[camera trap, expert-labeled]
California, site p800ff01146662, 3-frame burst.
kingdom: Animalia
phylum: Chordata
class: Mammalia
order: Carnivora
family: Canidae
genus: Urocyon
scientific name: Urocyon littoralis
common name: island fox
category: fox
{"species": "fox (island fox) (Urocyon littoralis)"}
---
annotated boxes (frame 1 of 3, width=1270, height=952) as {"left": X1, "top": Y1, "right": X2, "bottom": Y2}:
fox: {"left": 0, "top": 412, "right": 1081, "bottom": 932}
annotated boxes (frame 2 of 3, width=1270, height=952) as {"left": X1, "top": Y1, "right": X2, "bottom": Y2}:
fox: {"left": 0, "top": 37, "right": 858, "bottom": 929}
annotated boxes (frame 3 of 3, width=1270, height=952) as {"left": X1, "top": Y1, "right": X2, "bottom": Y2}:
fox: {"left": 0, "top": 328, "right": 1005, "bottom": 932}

__________________________________________________

What you should do:
Every line of the data above belongs in the answer, unchanged.

Solution for this exercise:
[camera trap, expert-labeled]
California, site p800ff01146662, 3-frame burst.
kingdom: Animalia
phylum: Chordata
class: Mammalia
order: Carnivora
family: Canidae
genus: Urocyon
scientific name: Urocyon littoralis
common name: island fox
category: fox
{"species": "fox (island fox) (Urocyon littoralis)"}
---
annotated boxes (frame 1 of 3, width=1270, height=952) as {"left": X1, "top": Y1, "right": X2, "bottom": Y2}:
fox: {"left": 0, "top": 412, "right": 1081, "bottom": 932}
annotated boxes (frame 2 of 3, width=1270, height=952) as {"left": X1, "top": Y1, "right": X2, "bottom": Y2}:
fox: {"left": 0, "top": 37, "right": 858, "bottom": 929}
annotated boxes (frame 3 of 3, width=1270, height=952) as {"left": X1, "top": Y1, "right": X2, "bottom": Y2}:
fox: {"left": 0, "top": 328, "right": 1005, "bottom": 932}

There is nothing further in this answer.